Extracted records
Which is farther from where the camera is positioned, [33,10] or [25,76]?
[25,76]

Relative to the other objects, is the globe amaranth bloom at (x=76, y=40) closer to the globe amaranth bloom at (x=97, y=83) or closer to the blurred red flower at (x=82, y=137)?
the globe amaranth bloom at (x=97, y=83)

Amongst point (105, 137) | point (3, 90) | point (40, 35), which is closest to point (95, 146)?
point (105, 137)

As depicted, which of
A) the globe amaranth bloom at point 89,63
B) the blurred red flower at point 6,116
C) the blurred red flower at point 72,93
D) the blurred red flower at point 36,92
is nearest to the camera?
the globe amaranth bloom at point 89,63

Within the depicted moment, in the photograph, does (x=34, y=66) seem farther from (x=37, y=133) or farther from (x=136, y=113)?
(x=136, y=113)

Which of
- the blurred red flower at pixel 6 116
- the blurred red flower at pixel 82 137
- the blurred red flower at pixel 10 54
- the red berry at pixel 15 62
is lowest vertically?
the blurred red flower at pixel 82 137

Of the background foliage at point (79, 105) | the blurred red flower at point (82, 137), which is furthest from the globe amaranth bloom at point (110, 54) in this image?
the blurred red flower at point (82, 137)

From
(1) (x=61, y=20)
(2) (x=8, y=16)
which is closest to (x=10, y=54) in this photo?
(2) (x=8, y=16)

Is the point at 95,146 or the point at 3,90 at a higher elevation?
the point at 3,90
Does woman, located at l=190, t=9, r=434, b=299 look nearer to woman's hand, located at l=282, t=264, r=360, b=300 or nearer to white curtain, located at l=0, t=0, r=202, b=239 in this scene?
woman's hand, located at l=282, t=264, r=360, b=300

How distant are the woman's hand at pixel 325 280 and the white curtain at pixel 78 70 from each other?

What the exercise asks: Can you edit the entries above so that every "white curtain" becomes "sheer curtain" and nothing else changes?

Solution to this problem:
Which is farther from where the camera is positioned, [33,10] or [25,76]?
[25,76]

Relative to the other objects, is the globe amaranth bloom at (x=76, y=40) closer to the globe amaranth bloom at (x=97, y=83) or closer to the blurred red flower at (x=82, y=137)?
the globe amaranth bloom at (x=97, y=83)

Amongst point (105, 137) | point (3, 90) | point (40, 35), which is closest to point (95, 146)?
point (105, 137)

As depicted, which of
A) the globe amaranth bloom at point 89,63
B) the blurred red flower at point 6,116
C) the blurred red flower at point 72,93
D) the blurred red flower at point 36,92
is nearest to the camera?
the globe amaranth bloom at point 89,63

Within the depicted moment, in the photograph, does (x=34, y=66) seem farther from (x=37, y=133) or farther from (x=136, y=113)?
(x=136, y=113)

Which of
- the blurred red flower at pixel 6 116
- the blurred red flower at pixel 82 137
- the blurred red flower at pixel 10 54
- the red berry at pixel 15 62
is lowest vertically?
the blurred red flower at pixel 82 137

Of the background foliage at point (79, 105) | the blurred red flower at point (82, 137), which is furthest from the globe amaranth bloom at point (110, 54) in this image?
the blurred red flower at point (82, 137)

From
(1) (x=61, y=20)
(2) (x=8, y=16)
which is closest to (x=10, y=54) in this photo?
(2) (x=8, y=16)

Is the point at 95,146 or the point at 3,90 at a higher elevation?
the point at 3,90
Does woman, located at l=190, t=9, r=434, b=299 look nearer to woman's hand, located at l=282, t=264, r=360, b=300 or nearer to sheer curtain, located at l=0, t=0, r=202, b=239 in this scene?
woman's hand, located at l=282, t=264, r=360, b=300

How distant are the woman's hand at pixel 325 280 and the sheer curtain at pixel 78 70 from each other?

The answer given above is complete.